[What you will do]
Can you turn every line of the data below into a numbered list, skipping the blank lines and leaving the pictures out?

Excerpts from spatial question data
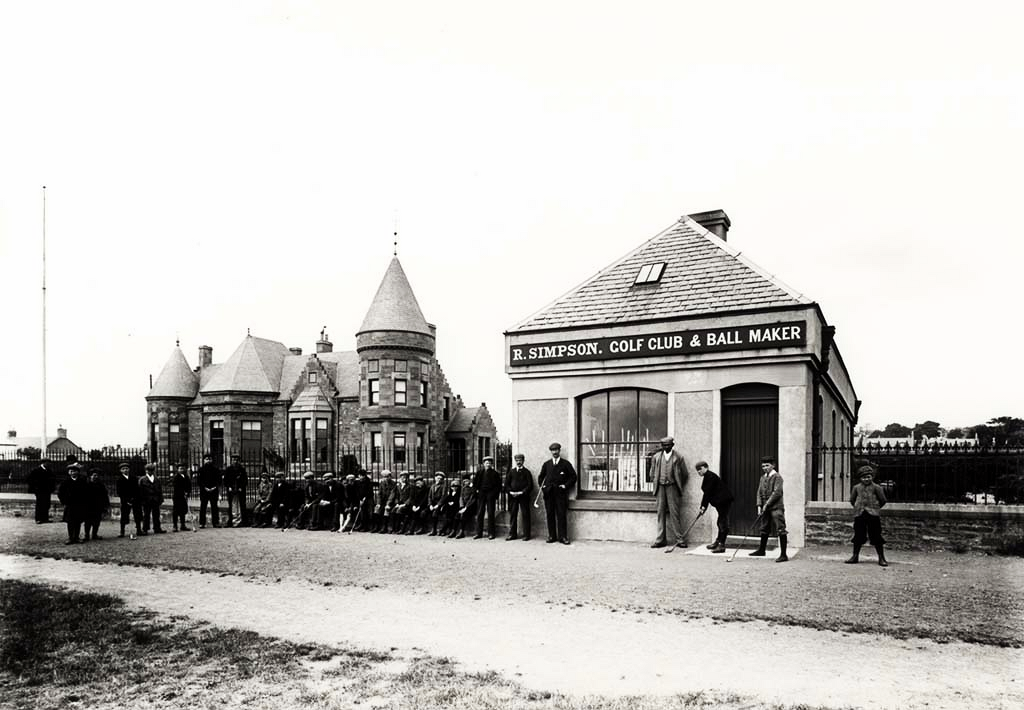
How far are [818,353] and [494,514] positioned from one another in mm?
7107

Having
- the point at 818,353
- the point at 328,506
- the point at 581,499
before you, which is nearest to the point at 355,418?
the point at 328,506

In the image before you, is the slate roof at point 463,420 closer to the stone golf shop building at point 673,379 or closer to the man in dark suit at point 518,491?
the stone golf shop building at point 673,379

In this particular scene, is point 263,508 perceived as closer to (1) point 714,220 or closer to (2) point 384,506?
(2) point 384,506

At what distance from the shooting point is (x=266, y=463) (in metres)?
43.0

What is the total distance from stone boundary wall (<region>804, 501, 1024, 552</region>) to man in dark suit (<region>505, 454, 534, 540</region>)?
5221mm

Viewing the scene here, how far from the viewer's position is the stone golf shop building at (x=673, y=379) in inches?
541

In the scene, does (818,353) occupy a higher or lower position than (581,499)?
higher

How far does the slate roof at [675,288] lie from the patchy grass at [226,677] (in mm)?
9928

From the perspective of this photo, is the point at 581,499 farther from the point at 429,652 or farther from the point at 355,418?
the point at 355,418

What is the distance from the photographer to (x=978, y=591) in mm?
9117

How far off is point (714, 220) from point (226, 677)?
14.6 meters

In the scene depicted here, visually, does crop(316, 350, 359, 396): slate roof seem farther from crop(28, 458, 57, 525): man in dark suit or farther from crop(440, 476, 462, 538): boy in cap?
crop(440, 476, 462, 538): boy in cap

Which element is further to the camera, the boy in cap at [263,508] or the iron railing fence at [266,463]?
the iron railing fence at [266,463]

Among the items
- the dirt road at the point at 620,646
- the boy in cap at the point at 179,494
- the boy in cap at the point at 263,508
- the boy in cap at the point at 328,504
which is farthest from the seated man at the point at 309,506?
the dirt road at the point at 620,646
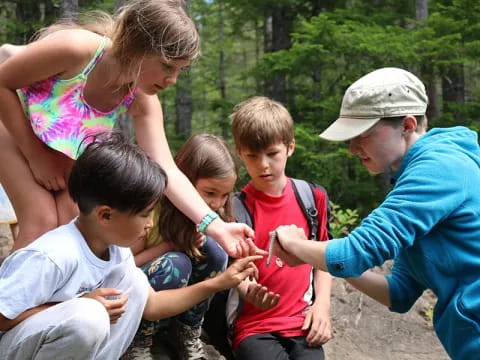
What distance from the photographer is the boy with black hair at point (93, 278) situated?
2012mm

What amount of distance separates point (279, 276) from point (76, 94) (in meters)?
1.53

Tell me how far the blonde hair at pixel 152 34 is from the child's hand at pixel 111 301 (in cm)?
111

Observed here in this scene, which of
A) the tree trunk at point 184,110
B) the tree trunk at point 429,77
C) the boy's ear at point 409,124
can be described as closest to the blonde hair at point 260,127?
the boy's ear at point 409,124

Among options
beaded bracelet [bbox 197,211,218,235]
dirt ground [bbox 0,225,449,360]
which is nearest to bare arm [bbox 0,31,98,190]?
beaded bracelet [bbox 197,211,218,235]

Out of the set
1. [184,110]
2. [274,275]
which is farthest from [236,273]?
[184,110]

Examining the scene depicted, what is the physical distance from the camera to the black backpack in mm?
3256

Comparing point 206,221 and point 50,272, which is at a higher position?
point 50,272

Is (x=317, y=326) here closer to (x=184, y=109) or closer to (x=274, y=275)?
(x=274, y=275)

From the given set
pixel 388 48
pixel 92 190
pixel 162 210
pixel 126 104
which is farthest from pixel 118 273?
pixel 388 48

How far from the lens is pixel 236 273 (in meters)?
2.63

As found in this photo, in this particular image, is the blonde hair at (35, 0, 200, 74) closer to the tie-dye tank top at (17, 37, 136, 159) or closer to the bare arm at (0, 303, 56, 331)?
the tie-dye tank top at (17, 37, 136, 159)

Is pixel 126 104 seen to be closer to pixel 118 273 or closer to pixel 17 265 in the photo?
pixel 118 273

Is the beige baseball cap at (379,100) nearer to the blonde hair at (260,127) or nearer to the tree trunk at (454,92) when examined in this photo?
the blonde hair at (260,127)

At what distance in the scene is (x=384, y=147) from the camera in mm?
2482
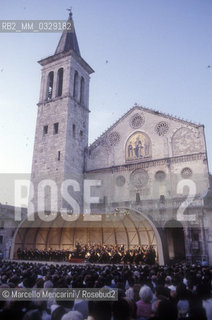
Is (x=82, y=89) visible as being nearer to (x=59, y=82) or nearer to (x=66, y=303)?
(x=59, y=82)

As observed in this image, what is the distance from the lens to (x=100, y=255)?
20375mm

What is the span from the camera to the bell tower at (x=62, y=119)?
31575mm

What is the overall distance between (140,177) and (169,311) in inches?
1064

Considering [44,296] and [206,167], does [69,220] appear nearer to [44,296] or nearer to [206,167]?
[206,167]

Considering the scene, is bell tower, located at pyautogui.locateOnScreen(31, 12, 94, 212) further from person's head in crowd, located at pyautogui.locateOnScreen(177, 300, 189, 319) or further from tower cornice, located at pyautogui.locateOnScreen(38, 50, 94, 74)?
person's head in crowd, located at pyautogui.locateOnScreen(177, 300, 189, 319)

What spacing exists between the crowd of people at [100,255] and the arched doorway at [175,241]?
188 inches

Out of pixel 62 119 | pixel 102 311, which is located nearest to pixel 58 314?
pixel 102 311

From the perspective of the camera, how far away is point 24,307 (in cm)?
422

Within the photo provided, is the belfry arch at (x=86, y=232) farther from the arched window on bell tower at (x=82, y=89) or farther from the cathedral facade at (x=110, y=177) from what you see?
the arched window on bell tower at (x=82, y=89)

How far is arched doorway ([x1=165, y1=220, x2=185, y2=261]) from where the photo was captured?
1035 inches

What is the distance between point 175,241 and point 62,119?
21155 mm

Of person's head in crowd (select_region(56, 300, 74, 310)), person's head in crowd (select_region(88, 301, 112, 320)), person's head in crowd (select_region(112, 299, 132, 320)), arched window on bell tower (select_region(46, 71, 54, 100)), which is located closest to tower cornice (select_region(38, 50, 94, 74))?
arched window on bell tower (select_region(46, 71, 54, 100))

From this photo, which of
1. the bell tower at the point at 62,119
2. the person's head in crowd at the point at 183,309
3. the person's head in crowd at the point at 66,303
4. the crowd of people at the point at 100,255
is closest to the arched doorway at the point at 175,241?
the crowd of people at the point at 100,255

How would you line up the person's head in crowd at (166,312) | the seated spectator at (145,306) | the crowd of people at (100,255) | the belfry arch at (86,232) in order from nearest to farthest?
the person's head in crowd at (166,312) → the seated spectator at (145,306) → the crowd of people at (100,255) → the belfry arch at (86,232)
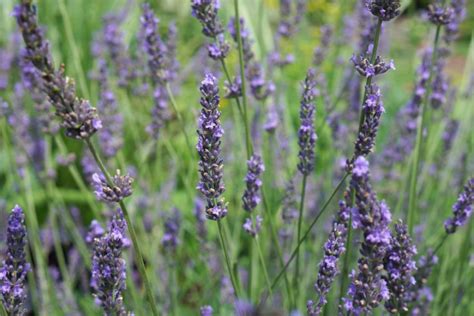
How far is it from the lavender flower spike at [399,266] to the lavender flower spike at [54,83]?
564 mm

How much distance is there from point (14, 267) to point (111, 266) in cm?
19

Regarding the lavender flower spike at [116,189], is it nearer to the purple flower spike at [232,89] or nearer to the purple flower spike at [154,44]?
the purple flower spike at [232,89]

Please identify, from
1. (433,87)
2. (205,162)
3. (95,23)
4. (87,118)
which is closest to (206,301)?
(433,87)

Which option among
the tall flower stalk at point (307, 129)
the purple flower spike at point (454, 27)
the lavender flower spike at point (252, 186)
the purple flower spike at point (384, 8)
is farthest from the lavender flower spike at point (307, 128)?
the purple flower spike at point (454, 27)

[Output of the task]
1. How far are [818,353] and [494,514] positioned from one another in mm?
2. 7107
3. Having
4. - the point at 818,353
5. - the point at 328,506
6. - the point at 581,499
7. before you, which is nearest to the point at 355,418?
8. the point at 328,506
9. In the image before you, is the slate roof at point 463,420 closer to the stone golf shop building at point 673,379 or closer to the man in dark suit at point 518,491?
10. the stone golf shop building at point 673,379
11. In this particular scene, is point 263,508 perceived as closer to (1) point 714,220 or closer to (2) point 384,506?
12. (2) point 384,506
13. At what distance from the shooting point is (x=266, y=463) (in metres)?
14. 43.0
15. What is the total distance from stone boundary wall (<region>804, 501, 1024, 552</region>) to man in dark suit (<region>505, 454, 534, 540</region>)?
16. 5221mm
17. Viewing the scene here, how far from the viewer's position is the stone golf shop building at (x=673, y=379) in inches?
18. 541
19. In the scene, does (818,353) occupy a higher or lower position than (581,499)?
20. higher
21. How far does the slate roof at [675,288] lie from the patchy grass at [226,677] (in mm)?
22. 9928
23. From the perspective of this photo, is the point at 581,499 farther from the point at 429,652 or farther from the point at 355,418?
24. the point at 355,418
25. What is the distance from the photographer to (x=978, y=591) in mm?
26. 9117
27. How far off is point (714, 220) from point (226, 677)?
28. 14.6 meters
29. In the scene depicted here, visually, does crop(316, 350, 359, 396): slate roof seem farther from crop(28, 458, 57, 525): man in dark suit or farther from crop(440, 476, 462, 538): boy in cap?
30. crop(440, 476, 462, 538): boy in cap
31. Which element is further to the camera, the boy in cap at [263,508] or the iron railing fence at [266,463]?
32. the iron railing fence at [266,463]
33. Among the items
34. - the dirt road at the point at 620,646
35. - the boy in cap at the point at 179,494
36. - the boy in cap at the point at 263,508
37. - the boy in cap at the point at 328,504
38. which is farthest from the seated man at the point at 309,506?
39. the dirt road at the point at 620,646
40. What distance from the photographer is the boy with black hair at point (93, 278) situated?
41. 2012mm
42. What amount of distance separates point (279, 276) from point (76, 94) (in meters)?
43. 1.53
44. Tell me how far the blonde hair at pixel 152 34 is from the child's hand at pixel 111 301 (in cm)?
45. 111
46. Observed here in this scene, which of
47. A) the tree trunk at point 184,110
48. B) the tree trunk at point 429,77
49. C) the boy's ear at point 409,124
50. can be described as closest to the blonde hair at point 260,127?
51. the boy's ear at point 409,124
52. Among options
53. beaded bracelet [bbox 197,211,218,235]
54. dirt ground [bbox 0,225,449,360]
55. which is nearest to bare arm [bbox 0,31,98,190]?
56. beaded bracelet [bbox 197,211,218,235]
57. Out of the set
58. 1. [184,110]
59. 2. [274,275]
60. which is farthest from [236,273]?
61. [184,110]
62. Examining the scene depicted, what is the physical distance from the camera to the black backpack in mm?
63. 3256
64. Comparing point 206,221 and point 50,272, which is at a higher position?
65. point 50,272
66. Is (x=317, y=326) here closer to (x=184, y=109) or closer to (x=274, y=275)?
67. (x=274, y=275)
68. From the given set
69. pixel 388 48
70. pixel 92 190
71. pixel 162 210
72. pixel 126 104
73. which is farthest from pixel 118 273?
74. pixel 388 48
75. How far from the lens is pixel 236 273 (in meters)?
76. 2.63
77. As found in this photo, in this particular image, is the blonde hair at (35, 0, 200, 74) closer to the tie-dye tank top at (17, 37, 136, 159) or closer to the bare arm at (0, 303, 56, 331)?
78. the tie-dye tank top at (17, 37, 136, 159)
79. Is pixel 126 104 seen to be closer to pixel 118 273 or closer to pixel 17 265 in the photo?
80. pixel 118 273
81. Is the beige baseball cap at (379,100) nearer to the blonde hair at (260,127) or nearer to the tree trunk at (454,92) when examined in this photo?
82. the blonde hair at (260,127)
83. At what distance in the scene is (x=384, y=147) from the camera in mm?
84. 2482
85. Is (x=82, y=89) visible as being nearer to (x=59, y=82) or nearer to (x=66, y=303)?
86. (x=59, y=82)
87. As observed in this image, what is the distance from the lens to (x=100, y=255)?
88. 20375mm
89. What is the span from the camera to the bell tower at (x=62, y=119)?
90. 31575mm
91. What is the overall distance between (140,177) and (169,311) in inches?
92. 1064
93. Considering [44,296] and [206,167], does [69,220] appear nearer to [44,296] or nearer to [206,167]?
94. [206,167]
95. Considering the scene, is bell tower, located at pyautogui.locateOnScreen(31, 12, 94, 212) further from person's head in crowd, located at pyautogui.locateOnScreen(177, 300, 189, 319) or further from tower cornice, located at pyautogui.locateOnScreen(38, 50, 94, 74)?
96. person's head in crowd, located at pyautogui.locateOnScreen(177, 300, 189, 319)
97. What spacing exists between the crowd of people at [100,255] and the arched doorway at [175,241]?
98. 188 inches
99. Out of pixel 62 119 | pixel 102 311, which is located nearest to pixel 58 314?
100. pixel 102 311
101. From the perspective of the camera, how far away is point 24,307 (in cm)?
102. 422
103. Within the photo provided, is the belfry arch at (x=86, y=232) farther from the arched window on bell tower at (x=82, y=89) or farther from the cathedral facade at (x=110, y=177) from what you see?
104. the arched window on bell tower at (x=82, y=89)
105. How far is arched doorway ([x1=165, y1=220, x2=185, y2=261]) from where the photo was captured?
106. 1035 inches
107. What is the distance between point 175,241 and point 62,119?
108. 21155 mm
109. Of person's head in crowd (select_region(56, 300, 74, 310)), person's head in crowd (select_region(88, 301, 112, 320)), person's head in crowd (select_region(112, 299, 132, 320)), arched window on bell tower (select_region(46, 71, 54, 100)), which is located closest to tower cornice (select_region(38, 50, 94, 74))?
110. arched window on bell tower (select_region(46, 71, 54, 100))
111. From this photo, which of
112. 1. the bell tower at the point at 62,119
113. 2. the person's head in crowd at the point at 183,309
114. 3. the person's head in crowd at the point at 66,303
115. 4. the crowd of people at the point at 100,255
116. is closest to the arched doorway at the point at 175,241?
117. the crowd of people at the point at 100,255
118. How would you line up the person's head in crowd at (166,312) | the seated spectator at (145,306) | the crowd of people at (100,255) | the belfry arch at (86,232) in order from nearest to farthest?
119. the person's head in crowd at (166,312) → the seated spectator at (145,306) → the crowd of people at (100,255) → the belfry arch at (86,232)
120. How far is it from the lavender flower spike at [399,266] to the lavender flower spike at [54,83]?
121. 564 mm
122. How much distance is there from point (14, 267) to point (111, 266) in cm?
123. 19
124. Regarding the lavender flower spike at [116,189], is it nearer to the purple flower spike at [232,89] or nearer to the purple flower spike at [154,44]?
125. the purple flower spike at [232,89]
126. Please identify, from
127. 1. (433,87)
128. 2. (205,162)
129. 3. (95,23)
130. 4. (87,118)
131. which is closest to (206,301)?
132. (433,87)
133. Which option among
134. the tall flower stalk at point (307, 129)
135. the purple flower spike at point (454, 27)
136. the lavender flower spike at point (252, 186)
137. the purple flower spike at point (384, 8)
138. is farthest from the lavender flower spike at point (307, 128)?
139. the purple flower spike at point (454, 27)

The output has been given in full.